(Collection entries)
═══

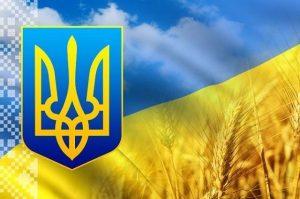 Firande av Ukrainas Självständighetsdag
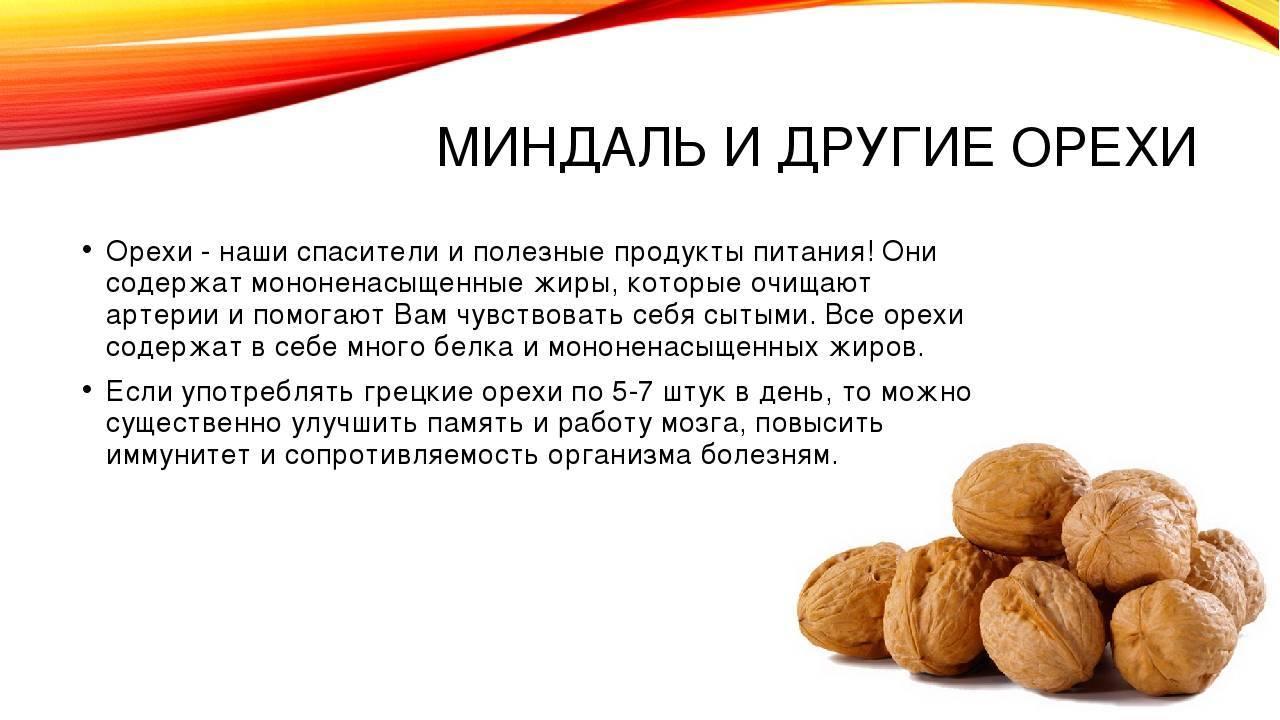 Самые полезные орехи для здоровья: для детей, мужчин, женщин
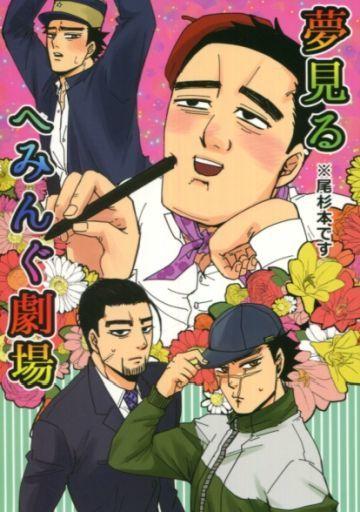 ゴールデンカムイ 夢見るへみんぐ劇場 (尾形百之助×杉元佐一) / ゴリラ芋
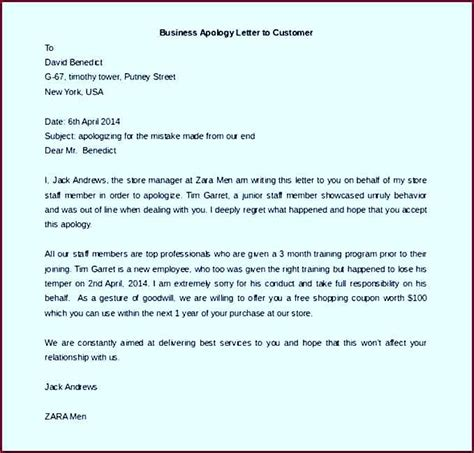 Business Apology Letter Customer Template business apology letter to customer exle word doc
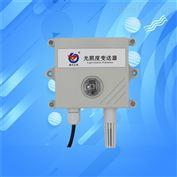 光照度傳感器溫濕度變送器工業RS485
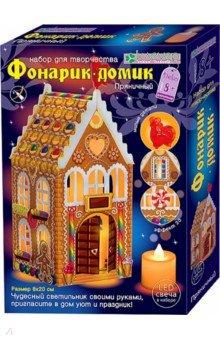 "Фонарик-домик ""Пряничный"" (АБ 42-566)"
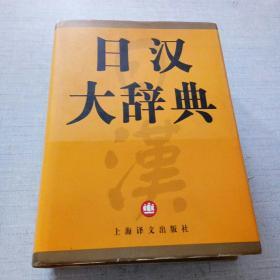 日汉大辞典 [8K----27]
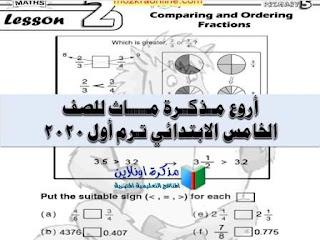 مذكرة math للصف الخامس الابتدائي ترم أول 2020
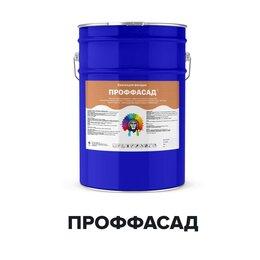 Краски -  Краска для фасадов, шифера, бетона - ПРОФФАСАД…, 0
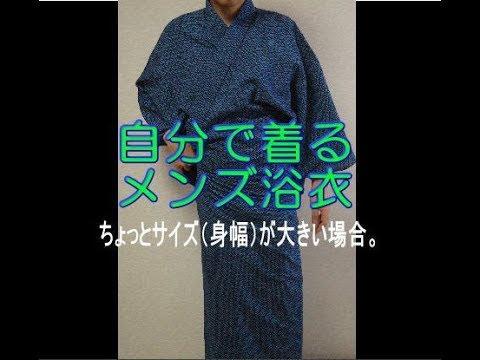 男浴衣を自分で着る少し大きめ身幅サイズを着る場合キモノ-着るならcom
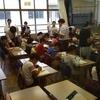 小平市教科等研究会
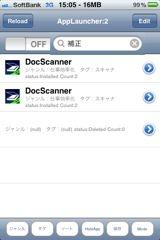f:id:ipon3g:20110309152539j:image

═══

Extract word for word every line from the line that contains "日汉大辞典 [8K----27]" to the final line of the data, both included, and nothing else; skip the pictures.

 日汉大辞典 [8K----27]
 مذكرة math للصف الخامس الابتدائي ترم أول 2020
 Краски -  Краска для фасадов, шифера, бетона - ПРОФФАСАД…, 0
 男浴衣を自分で着る少し大きめ身幅サイズを着る場合キモノ-着るならcom
 小平市教科等研究会
f:id:ipon3g:20110309152539j:image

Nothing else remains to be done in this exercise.